La réconciliation nationale qui se joue actuellement ne s’inscrit pas dans un huis clos inter-palestinien : l’Égypte assure en effet un rôle moteur en faveur de la réconciliation, y compris via l’intermédiaire de Mohamed Darlan (lui-même soutenu par les dirigeants des Emirats Arabes Unis). Un investissement égyptien qui n’est pas guidé par un quelconque idéal panarabe, mais qui procède de sa volonté de revenir en force dans le jeu diplomatique régional. Sommé de prendre ses distances à l’égard des Frères musulmans, le Hamas est ainsi appelé à jouer un rôle de soutien de l’Egypte dans la lutte contre les djihadistes au Sinaï.

L’accord entre le Hamas et le Fatah envoie un signe politique fort, mais demeure relativement modeste quant à son contenu, puisqu’il porte essentiellement sur la gestion administrative de Gaza. Le processus n’est pas terminé. Une nouvelle réunion est d’ores-et-déjà prévue au Caire, le 21 novembre, pour traiter de certains points essentiels. L’enjeu se situe en particulier dans l’organisation de nouvelles élections générales et la restructuration de l’Autorité palestinienne (avec l’intégration du personnel civil et militaire du Hamas, le désarmement de sa branche militaire qui compte entre 20 000 et 25 000 hommes, ainsi qu’un arsenal d’armes non négligeable…).

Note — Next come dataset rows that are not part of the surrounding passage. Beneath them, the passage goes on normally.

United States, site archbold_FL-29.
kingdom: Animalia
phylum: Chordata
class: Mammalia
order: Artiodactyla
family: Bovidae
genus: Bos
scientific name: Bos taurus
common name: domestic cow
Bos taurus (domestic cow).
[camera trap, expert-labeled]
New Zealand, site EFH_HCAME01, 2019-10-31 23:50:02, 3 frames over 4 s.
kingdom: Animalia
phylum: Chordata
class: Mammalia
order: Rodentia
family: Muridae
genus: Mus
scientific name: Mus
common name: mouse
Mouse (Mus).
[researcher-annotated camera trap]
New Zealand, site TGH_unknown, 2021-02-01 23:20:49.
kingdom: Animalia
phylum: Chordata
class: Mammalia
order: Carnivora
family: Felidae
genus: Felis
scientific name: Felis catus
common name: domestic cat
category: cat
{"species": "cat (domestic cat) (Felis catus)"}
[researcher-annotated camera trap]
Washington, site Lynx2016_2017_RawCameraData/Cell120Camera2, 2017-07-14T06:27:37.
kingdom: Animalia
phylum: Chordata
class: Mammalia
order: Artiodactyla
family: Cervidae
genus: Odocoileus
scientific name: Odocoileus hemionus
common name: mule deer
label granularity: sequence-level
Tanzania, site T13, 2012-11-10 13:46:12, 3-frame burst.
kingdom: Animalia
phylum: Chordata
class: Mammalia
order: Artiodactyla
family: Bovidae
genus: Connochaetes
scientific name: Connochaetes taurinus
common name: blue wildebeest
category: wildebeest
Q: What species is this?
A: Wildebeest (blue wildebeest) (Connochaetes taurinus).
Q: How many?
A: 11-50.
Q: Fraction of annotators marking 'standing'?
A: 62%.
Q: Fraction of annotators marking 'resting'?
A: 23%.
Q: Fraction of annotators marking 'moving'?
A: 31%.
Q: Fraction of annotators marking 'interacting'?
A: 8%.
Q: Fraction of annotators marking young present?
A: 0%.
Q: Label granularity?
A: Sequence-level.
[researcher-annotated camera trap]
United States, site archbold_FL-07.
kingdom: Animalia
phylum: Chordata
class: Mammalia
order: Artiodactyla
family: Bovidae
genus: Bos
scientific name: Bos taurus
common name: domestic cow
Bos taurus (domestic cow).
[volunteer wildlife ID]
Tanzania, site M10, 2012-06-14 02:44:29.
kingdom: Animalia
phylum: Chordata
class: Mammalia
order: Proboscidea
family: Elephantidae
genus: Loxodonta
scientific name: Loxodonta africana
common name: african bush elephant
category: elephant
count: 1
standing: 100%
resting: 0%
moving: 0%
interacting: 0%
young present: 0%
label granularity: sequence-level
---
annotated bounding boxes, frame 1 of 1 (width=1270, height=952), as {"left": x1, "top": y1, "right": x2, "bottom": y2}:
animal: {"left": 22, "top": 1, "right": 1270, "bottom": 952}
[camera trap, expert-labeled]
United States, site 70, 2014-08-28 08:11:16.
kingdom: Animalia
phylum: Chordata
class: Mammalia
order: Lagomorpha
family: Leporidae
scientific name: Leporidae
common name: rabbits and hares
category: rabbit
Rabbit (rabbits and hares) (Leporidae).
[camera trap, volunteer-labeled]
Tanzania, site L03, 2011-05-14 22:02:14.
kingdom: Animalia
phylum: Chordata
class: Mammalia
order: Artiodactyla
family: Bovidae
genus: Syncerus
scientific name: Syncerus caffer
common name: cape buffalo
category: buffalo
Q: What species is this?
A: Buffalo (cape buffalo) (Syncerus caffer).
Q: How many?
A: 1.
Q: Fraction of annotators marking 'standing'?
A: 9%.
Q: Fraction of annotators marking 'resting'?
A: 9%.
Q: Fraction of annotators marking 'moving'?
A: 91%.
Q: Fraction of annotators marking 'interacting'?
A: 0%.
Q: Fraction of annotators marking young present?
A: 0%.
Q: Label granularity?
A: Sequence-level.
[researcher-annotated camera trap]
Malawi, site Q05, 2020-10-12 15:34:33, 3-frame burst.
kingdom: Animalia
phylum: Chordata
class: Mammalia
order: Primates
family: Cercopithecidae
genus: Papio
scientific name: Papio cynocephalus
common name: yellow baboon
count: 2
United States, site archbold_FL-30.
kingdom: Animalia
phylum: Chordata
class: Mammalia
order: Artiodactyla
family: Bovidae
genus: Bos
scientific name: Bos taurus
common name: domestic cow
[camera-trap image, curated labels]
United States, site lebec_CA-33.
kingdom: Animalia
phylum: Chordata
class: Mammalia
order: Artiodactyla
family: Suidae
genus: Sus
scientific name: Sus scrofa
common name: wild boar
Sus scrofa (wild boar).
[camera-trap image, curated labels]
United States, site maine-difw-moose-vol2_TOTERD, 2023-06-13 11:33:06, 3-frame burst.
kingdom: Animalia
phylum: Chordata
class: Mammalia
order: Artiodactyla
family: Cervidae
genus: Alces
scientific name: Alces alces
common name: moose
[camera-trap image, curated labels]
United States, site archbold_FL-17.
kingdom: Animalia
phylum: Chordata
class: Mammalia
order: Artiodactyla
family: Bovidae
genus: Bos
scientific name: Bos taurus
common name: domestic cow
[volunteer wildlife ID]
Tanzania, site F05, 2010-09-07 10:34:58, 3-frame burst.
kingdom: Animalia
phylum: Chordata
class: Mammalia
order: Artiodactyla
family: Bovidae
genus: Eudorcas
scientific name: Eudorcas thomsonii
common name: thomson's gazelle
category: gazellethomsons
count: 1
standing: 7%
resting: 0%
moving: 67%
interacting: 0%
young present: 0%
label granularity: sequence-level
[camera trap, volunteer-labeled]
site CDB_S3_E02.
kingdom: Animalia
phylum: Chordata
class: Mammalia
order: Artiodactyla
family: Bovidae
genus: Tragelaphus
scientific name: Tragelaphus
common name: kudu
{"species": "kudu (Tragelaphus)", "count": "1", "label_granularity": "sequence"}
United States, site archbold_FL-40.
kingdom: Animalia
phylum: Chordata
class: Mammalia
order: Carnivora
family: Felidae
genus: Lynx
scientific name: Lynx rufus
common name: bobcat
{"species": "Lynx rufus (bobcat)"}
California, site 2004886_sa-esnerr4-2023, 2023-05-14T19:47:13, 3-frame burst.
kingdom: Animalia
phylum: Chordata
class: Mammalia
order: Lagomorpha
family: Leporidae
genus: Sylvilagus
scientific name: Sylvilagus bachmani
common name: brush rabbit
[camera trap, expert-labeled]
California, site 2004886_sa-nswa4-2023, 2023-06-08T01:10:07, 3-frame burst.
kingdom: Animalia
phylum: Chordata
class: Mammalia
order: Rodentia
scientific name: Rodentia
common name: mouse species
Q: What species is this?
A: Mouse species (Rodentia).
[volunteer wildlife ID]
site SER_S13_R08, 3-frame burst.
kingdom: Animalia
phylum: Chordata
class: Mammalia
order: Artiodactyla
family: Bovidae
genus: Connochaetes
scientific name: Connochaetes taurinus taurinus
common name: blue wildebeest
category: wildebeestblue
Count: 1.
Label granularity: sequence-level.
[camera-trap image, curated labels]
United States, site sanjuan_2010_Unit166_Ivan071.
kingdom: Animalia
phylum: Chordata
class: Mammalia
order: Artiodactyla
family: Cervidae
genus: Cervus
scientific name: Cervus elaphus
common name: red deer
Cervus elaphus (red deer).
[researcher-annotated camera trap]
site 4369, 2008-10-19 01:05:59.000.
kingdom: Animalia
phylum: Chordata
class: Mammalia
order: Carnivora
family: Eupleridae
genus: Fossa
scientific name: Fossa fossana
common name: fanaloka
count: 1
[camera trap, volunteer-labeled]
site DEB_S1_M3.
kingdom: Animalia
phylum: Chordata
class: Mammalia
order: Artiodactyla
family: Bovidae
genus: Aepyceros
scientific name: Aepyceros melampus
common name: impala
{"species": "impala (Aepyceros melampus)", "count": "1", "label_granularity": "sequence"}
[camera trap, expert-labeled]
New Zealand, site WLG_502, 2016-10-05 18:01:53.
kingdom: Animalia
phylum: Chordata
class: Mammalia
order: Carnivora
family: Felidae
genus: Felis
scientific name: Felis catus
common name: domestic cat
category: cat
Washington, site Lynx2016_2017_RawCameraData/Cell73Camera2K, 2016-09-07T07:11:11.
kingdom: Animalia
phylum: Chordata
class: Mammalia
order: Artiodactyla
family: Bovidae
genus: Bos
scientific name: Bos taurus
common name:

L’accélération du processus de paix inter-palestinien contraste avec le blocage total du « processus de paix » israélo-palestinien. Ce décalage tend même à se renforcer, car l’unité palestinienne – qui reste à vérifier – s’avère être un obstacle à la reprise des négociations avec Israël. L’Etat israélien qui aime à répéter l’absence de partenaire ou interlocuteur palestinien viable, se trouverait conforter dans sa stratégie en cas d’intégration du Hamas au sein de l’Autorité palestinienne. Pourtant, le mouvement islamiste a expurgé sa charte de ses relents antisémites et tend désormais à reconnaître l’existence de l’Etat d’Israël – sur la base des frontières de 1967 – et à privilégier la résistance politique (plutôt que le recours à la violence militaire ou terroriste). Une mue insuffisante encore pour changer de statut international, celui essentiellement de mouvement de nature terroriste et perçu comme tel par les Etats-Unis et les Européens. Pourtant, la paix israélo-palestinienne se fera (aussi) au prix d’une normalisation du Hamas, à l’image de celle dont avait bénéficié l’OLP au tournant des années 1980-1990… Refuser cette option, n’est-ce pas une manière implicite de neutraliser toute perspective de création d’un Etat palestinien ?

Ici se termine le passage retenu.